Another report comparing the effectiveness of a dozen depression therapies is expected to document few significant differences among second-generation antidepressants. A draft report, which was issued in May by the RTI International-University of North Carolina EPC, reveals only modest differences in onset of action, adverse events, and quality-of-life measures. The analysis recommends additional head-to-head studies, plus research on whether extended-release formulations or combination treatment might have added benefits. While further studies might uncover notable therapeutic differences, the current conclusions present a challenge to the CMS requirement that Medicare drug plans cover "all or substantially all" antidepressants (one of six therapeutic classes with this universal coverage requirement).

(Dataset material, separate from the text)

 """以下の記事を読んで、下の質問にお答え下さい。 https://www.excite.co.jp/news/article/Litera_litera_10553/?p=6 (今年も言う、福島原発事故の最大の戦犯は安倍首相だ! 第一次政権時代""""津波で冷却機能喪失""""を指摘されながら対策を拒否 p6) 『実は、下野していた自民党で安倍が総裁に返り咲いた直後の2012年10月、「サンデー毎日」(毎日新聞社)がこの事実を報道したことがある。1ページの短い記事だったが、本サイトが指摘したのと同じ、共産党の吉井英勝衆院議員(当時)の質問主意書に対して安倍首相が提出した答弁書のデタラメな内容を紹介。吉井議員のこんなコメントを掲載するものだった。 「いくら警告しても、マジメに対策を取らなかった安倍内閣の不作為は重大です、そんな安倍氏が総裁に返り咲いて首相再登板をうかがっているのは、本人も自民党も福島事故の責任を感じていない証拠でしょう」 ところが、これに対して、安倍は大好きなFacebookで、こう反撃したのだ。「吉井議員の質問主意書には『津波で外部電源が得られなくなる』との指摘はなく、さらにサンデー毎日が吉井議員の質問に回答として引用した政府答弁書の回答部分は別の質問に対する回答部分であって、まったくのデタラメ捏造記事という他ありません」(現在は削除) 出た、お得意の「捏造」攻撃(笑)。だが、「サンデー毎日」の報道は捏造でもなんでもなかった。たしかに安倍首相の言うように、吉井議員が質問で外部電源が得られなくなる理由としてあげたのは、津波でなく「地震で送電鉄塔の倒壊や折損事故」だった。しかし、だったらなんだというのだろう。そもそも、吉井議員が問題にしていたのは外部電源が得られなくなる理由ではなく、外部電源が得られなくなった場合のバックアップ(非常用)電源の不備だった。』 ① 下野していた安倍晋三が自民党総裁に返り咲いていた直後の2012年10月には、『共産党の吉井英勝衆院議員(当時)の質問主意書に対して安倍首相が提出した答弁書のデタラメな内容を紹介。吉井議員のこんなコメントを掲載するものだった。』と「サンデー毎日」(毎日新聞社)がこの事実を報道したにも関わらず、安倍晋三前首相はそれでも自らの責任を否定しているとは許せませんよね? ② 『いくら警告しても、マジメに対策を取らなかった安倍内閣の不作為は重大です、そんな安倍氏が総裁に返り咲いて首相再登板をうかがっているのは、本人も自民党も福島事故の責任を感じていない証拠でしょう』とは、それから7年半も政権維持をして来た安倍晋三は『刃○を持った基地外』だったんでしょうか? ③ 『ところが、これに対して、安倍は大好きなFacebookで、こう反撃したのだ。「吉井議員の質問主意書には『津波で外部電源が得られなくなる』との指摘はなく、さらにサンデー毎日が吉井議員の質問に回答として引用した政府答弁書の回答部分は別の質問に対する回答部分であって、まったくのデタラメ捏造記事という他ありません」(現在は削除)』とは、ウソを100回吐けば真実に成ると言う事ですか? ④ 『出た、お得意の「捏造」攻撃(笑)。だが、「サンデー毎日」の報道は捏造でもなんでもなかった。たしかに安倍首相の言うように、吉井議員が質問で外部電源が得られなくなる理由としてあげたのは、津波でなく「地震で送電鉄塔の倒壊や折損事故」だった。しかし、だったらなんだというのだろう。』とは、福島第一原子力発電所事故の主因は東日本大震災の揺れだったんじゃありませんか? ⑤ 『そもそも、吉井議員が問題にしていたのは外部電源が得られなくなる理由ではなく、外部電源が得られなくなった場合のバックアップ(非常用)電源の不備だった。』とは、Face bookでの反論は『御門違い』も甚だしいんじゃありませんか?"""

In addition to CMS and AHRQ, states and consumers are seeking more evidence to support the use of new medical products and treatments. The Drug Effectiveness Review Program (DERP), administered by the Oregon Health & Science University (OHSU) Center for Evidence-Based Policy, provides pharmacy clinical reviews to 15 state Medicaid programs and other organizations. This information from DERP, plus additional assessments by third-party vendor First Health, helps states compile preferred drug lists for Medicaid and other state pharmacy programs. Consumers Union also taps DERP reviews in identifying the best and most cost-effective drugs for its Best Buy Drugs program.
In the international arena, the United Kingdom's National Institute for Health and Clinical Excellence (NICE) has made cost-effectiveness analysis an acceptable part of the evaluation process for drugs, particularly those that raise coverage questions due to high cost or uncertain effectiveness. NICE technical appraisals of new drugs and medical procedures consider both clinical and economic issues, a key difference from AHRQ-sponsored reviews that explicitly exclude cost comparisons. The UK agency then recommends routine or selective use of a drug, or use only in a research setting.
In response to complaints that NICE reviews can delay patient access to important new medicines, the agency has established a shorter assessment process to get new treatments to patients faster. A recent "fast track" assessment that appeared in May (2006) recommends use of aromatese inhibitors to treat beast cancer. NICE also issued a guidance last month, on appropriate use of Herceptin for early-stage breast cancer, an issue that made headlines in the United Kingdom several months ago, when a woman successfully sued her local health service to obtain such coverage. The court ruling, though, raised concerns among British health officials that a requirement to cover this costly drug more broadly would limit treatments for other patients. Because the UK health system has a fixed budget, "we have a responsibility to make hard decisions," said NICE chief executive Andrew Dillon, at the CED conference. If a local health service wants to pay for a very costly drug, it has to cut back somewhere else.